Sono più di cinquanta moralisti, alcuni di fama internazionale, che hanno sentito il bisogno di fare un appello pubblico per richiamare gli insegnamenti dell’enciclica di Paolo VI “Humanae Vitae,” con un chiaro riferimento anche alla “Veritatis Splendor,” la prima enciclica di Giovanni Paolo II. Un appello che è stato presentato in lingua inglese, e che ha aperto un vasto dibattito all’interno del mondo accademico.
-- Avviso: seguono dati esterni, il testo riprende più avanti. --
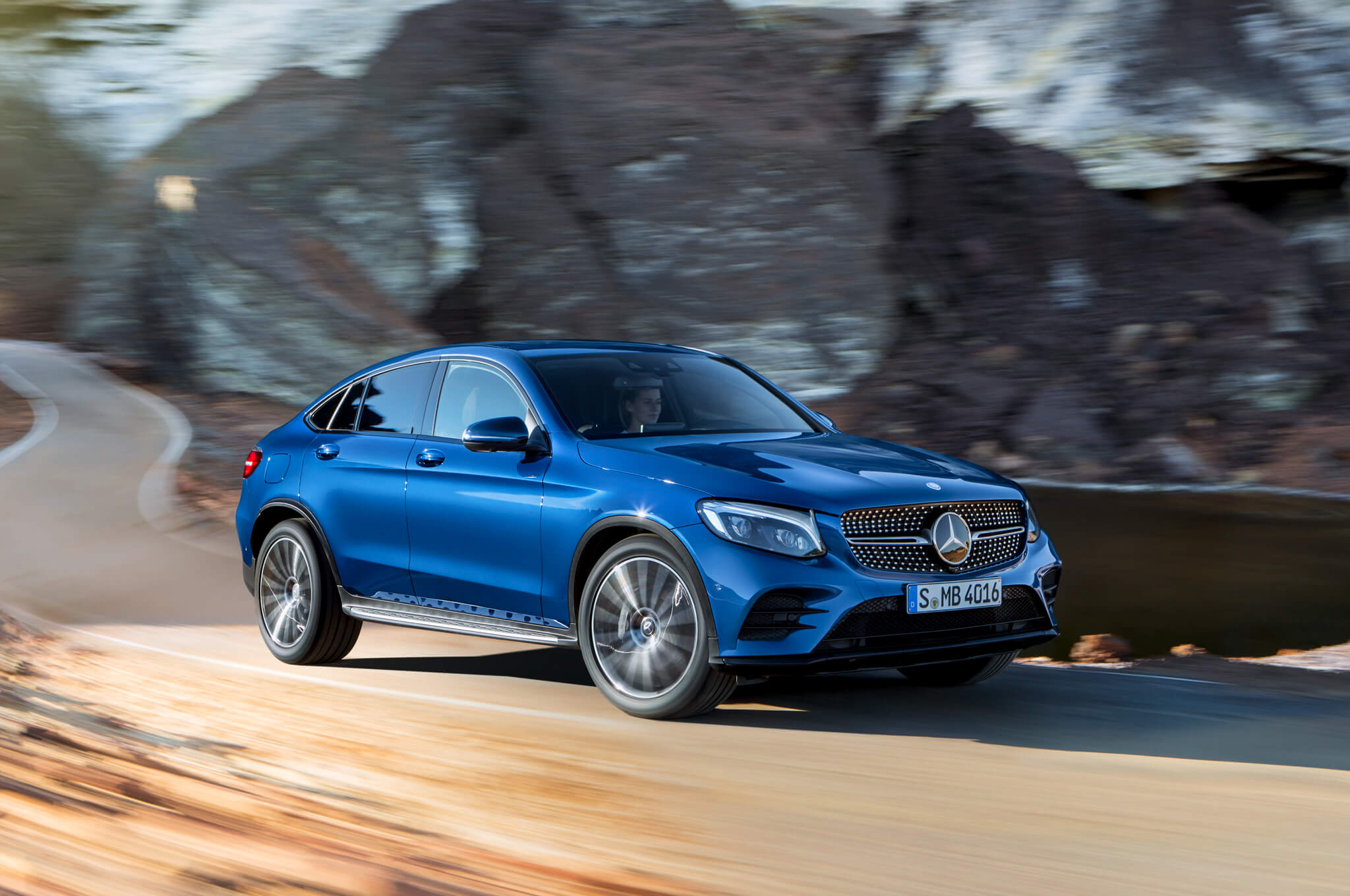 Mercedes-Benz GLC Coupe 2017 года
Primi firmatari sono David S. Crawford, del Pontificio Istituto Giovanni Paolo II di Washington, e Stefan Kampowski, del Pontificio Istituto Giovanni Paolo II di Roma. Il testo prende le mosse dall’Instrumentum Laboris del Sinodo dei vescovi, ma soprattutto contesta il punto 137, perché lì – sostengono i firmatari – “un documento-chiave del Magistero moderno, l’enciclica Humanae Vitae, viene trattato in un modo che pone in discussione la forza di quell’insegnamento e al tempo stesso propone un metodo di discernimento morale che è decisamente non cattolico.” Un modo che “contraddice quanto finora insegnato nel Magistero della Chiesa,” motivo per cui questi cinquanta moralisti hanno sentito l’esigenza di prendere la parola, e chiedere almeno la sostituzione del paragrafo 137, magari con un paragrafo “che parli della coscienza in modo più preciso, che celebri la saggezza e la bellezza della Humanae Vitae e che aiuti i coniugi a comprendere che le grazie sono a loro disposizione per vivere il piano di Dio riguardo al dono della sessualità.”
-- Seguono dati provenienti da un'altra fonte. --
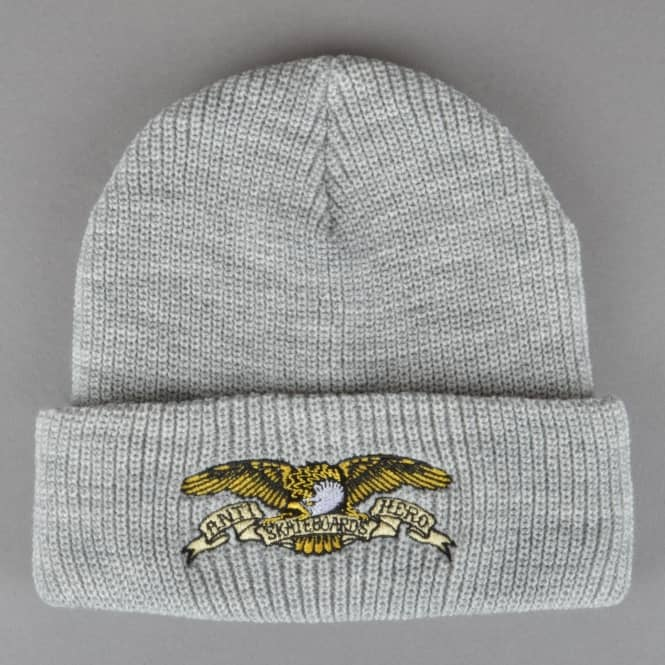 Antihero Skateboards Eagle Embroidered Cuff Beanie - Heather Grey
Ma cosa dice il paragrafo 137 dell’Instrumentum Laboris? Si rifà alla ricchezza di sapienza dell’ “Humanae Vitae,” ma sottolinea che le questioni trattate nell’ultima enciclica di Paolo VI fanno emergere due poli, “da coniugare costantemente.” Vale a dire, “da una parte, il ruolo della coscienza intesa come voce di Dio che risuona nel cuore umano educato ad ascoltarla; dall’altra, l’indicazione morale oggettiva, che impedisce di considerare la generatività una realtà su cui decidere arbitrariamente, prescindendo dal disegno divino sulla procreazione umana.” E così, continua l’instrumentum laboris, se si pende da un polo “si rischiano facilmente scelte egoistiche,” mentre dall’altro polo “la norma morale viene avvertita come un peso insopportabile, non rispondente alle esigenze e alla possibilità della persona.” Il paragrafo conclude chiedendo una “coniugazione degli aspetti.”
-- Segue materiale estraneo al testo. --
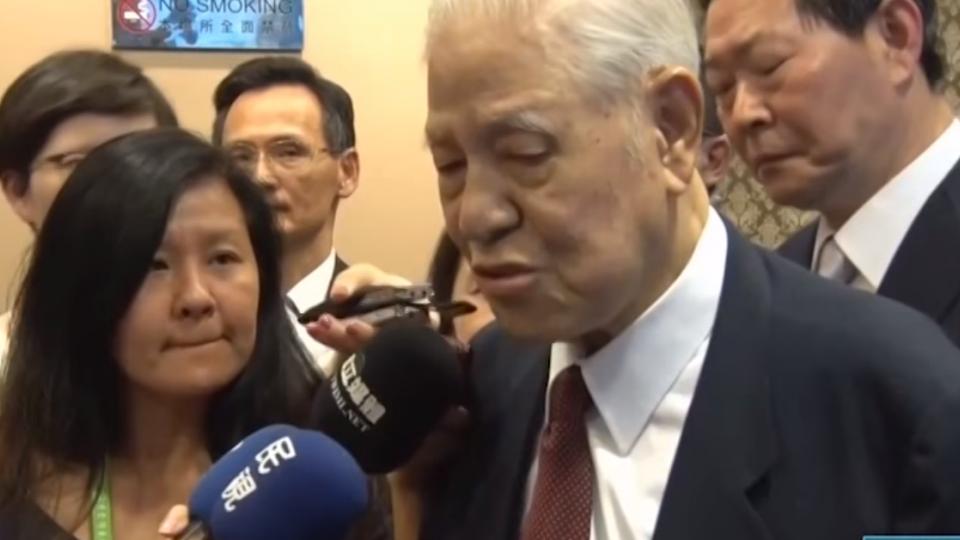 賴清德接閣揆 李登輝:能幫蔡英文解決問題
Una formulazione “profondamente ambigua,” che “suggerisce che la norma sia esclusivamente negativa e, per così dire, coercitiva,” ponendo “in tal modo l’accento sulla funzione proibitiva della norma equivale a ignorare il ruolo positivo svolto dalla norma nel promuovere la crescita personale del soggetto morale e la sua realizzazione nel bene,” sostengono i firmatari dell’appello. Che notano anche come si dà l’impressione che le norme morali possano essere “un peso insopportabile.”
Ma è davvero così? I firmatari guardano indietro al magistero dei Papi. Notano che nella “Veritatis Splendor” San Giovanni Paolo II notava che “Gesù mostra che i comandamenti non devono essere intesi come un limite minimo da non oltrepassare, ma piuttosto come una strada aperta per un cammino morale e spirituale di perfezione, la cui anima è l’amore (cfr. Col 3:14)”. Per questo, “interpretare la norma morale come qualcosa che stabilisce esclusivamente delle limitazioni estrinseche e potenzialmente in contrasto con il bene del soggetto morale, equivale a ignorare che Gesù Cristo insegna i comandamenti come qualcosa di pregno della pienezza di vita da Lui promessa.”